Wednesday, May 4, 2016

Review: Spotlight

In 2001, The Boston Globe’s Spotlight team is tasked with investigating claims of child molestation and cover-ups by the city’s archdiocese.

Spotlight could have been a very easy, very manipulative movie to make. There is an intrinsic heaviness within the film’s premise and any screenwriter could have exploited that aspect likely to much of the same critical and audience success it has seen since before its Best Picture Oscar win. On the same token it would have also been easy for a screenwriter with a chip on their shoulder about the Catholic Church to write an angry, searing indictment of organized religion and their nefarious institutions. Smartly (and thankfully), screenwriters Tom McCarthy and Josh Singer took the road less traveled and penned a dense and elegant story about the power of the written word.

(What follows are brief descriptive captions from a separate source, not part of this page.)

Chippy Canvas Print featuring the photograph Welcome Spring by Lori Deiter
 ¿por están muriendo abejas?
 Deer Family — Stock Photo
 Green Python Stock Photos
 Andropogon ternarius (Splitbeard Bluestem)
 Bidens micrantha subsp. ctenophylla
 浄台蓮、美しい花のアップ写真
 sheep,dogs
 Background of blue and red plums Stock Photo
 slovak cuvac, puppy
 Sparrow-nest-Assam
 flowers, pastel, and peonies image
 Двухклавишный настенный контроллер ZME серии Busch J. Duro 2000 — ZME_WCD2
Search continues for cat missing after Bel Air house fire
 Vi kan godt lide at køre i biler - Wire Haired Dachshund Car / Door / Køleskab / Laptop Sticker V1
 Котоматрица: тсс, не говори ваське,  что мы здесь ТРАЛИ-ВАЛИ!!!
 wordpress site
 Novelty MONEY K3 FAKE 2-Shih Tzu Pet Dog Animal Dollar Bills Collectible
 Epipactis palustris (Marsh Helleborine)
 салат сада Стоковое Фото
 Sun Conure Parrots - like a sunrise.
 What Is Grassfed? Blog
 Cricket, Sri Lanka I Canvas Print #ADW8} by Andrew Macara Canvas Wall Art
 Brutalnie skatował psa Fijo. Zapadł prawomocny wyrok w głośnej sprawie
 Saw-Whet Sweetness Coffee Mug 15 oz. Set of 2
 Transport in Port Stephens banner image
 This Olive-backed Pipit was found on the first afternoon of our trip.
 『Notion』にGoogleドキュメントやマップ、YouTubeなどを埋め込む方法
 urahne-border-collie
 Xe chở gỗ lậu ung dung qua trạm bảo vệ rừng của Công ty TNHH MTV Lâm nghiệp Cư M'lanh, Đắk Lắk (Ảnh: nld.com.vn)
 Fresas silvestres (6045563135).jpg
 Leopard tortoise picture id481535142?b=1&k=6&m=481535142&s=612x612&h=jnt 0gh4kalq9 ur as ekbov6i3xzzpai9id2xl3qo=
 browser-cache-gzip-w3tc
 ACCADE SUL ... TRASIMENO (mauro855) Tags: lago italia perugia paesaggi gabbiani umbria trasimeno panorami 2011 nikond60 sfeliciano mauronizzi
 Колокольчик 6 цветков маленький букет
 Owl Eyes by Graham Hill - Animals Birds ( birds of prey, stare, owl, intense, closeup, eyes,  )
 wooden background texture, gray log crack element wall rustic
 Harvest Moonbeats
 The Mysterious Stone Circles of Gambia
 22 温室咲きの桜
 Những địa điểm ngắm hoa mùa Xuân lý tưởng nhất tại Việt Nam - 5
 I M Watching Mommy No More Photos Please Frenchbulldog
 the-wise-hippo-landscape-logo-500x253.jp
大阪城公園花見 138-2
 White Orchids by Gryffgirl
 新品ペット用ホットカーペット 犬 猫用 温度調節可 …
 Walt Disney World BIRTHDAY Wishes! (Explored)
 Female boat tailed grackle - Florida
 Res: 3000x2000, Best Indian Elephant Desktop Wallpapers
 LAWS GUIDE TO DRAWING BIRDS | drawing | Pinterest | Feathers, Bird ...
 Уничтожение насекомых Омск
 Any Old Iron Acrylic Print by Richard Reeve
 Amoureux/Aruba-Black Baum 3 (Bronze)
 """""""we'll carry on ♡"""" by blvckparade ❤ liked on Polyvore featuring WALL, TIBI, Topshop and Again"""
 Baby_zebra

The film anchors itself squarely in the newsroom occupied by The Boston Globe journalists and every single event or reveal of information is seen purely from their perspective. This extremely zoomed in structure grounds the movie in a really nice way. We are on an equal playing field with every character since they are likely learning all of this information for the first time as well. I certainly remember when the first stories were published, but I was definitely underinformed on how the whole thing came about. The film isn’t particularly long or particularly slow, but the script is so excellent in that each line of dialog seems to carry a great amount of weight with it and combined with the already heavy subject matter led to an exhausting watch in the best possible way. The first scene between Liev Schriber’s Marty Baron and Michael Keaton’s Walter “Robby” Robinson is an absolutely gorgeous example of expositional dialog.

Bolstering the script is a cavalcade of incredible performances. Each actor is on their A-game and while Mark Ruffalo is certainly a standout as Mike Rezendes, everyone has their moment to shine. This is some of the finest ensemble work brought to cinema in a long time and I am actually surprised the film received any acting nominations at the academy awards given that each actor is an equally important cog in this great information machine set-up by the screenwriters. If you were to remove one performance from the film it would likely nearly fall apart. Granted, that also serves as praise for the editing of the film which insures that there is no fat on the final product.

All that to be said, Spotlight is in no way showy. It is conventionally scripted, acted, directed, and edited but the whole piece is in service to the larger themes at play. Yes, this is the story about the decades of abuse covered-up by the Catholic Church. But on a much grander level Spotlight is about integrity, accountability, collaboration, journalism, the digital age, and moral responsibility. Not to mention the underlying tension of how the devout Catholic town of Boston is going to react that one of its greatest institutions is being called into question. It’s a film that goes to prove that fundamentals are fundamentals for a reason. There’s a true artfulness in the simplicity of Spotlight’s storytelling and I would put a decent amount of money on the fact that not just anybody could direct this movie. There would be an overwhelming urge to frame someone near a picture of Christ or striking the crucifix pose to illustrate their persecution. But Spotlight chooses to just point the camera at high-caliber actors and let them tell you with their words and faces just what’s going on. Even the journalists interactions with the victims of priest abuse avoid being overly melodramatic and as such drive home the pain and confusion of their experiences.

Spotlight is truly one of the great films about journalism. Not only will it be taught to film students alongside All The President's Men, it will also be shown to journalism students as an example of upstanding journalistic integrity and what it means to pick up a pen or keyboard to serve your community. All of it is wrapped in a neat little blanket of basic filmmaking techniques that let the story speak for itself and provides the viewer with enough information for break time wikipedia research for months. It never veers into emotional manipulation or melodrama while taking on the heaviest of subject matters. This is an incredible movie through and through and I am sad it took me this long to sit down and reckon with it.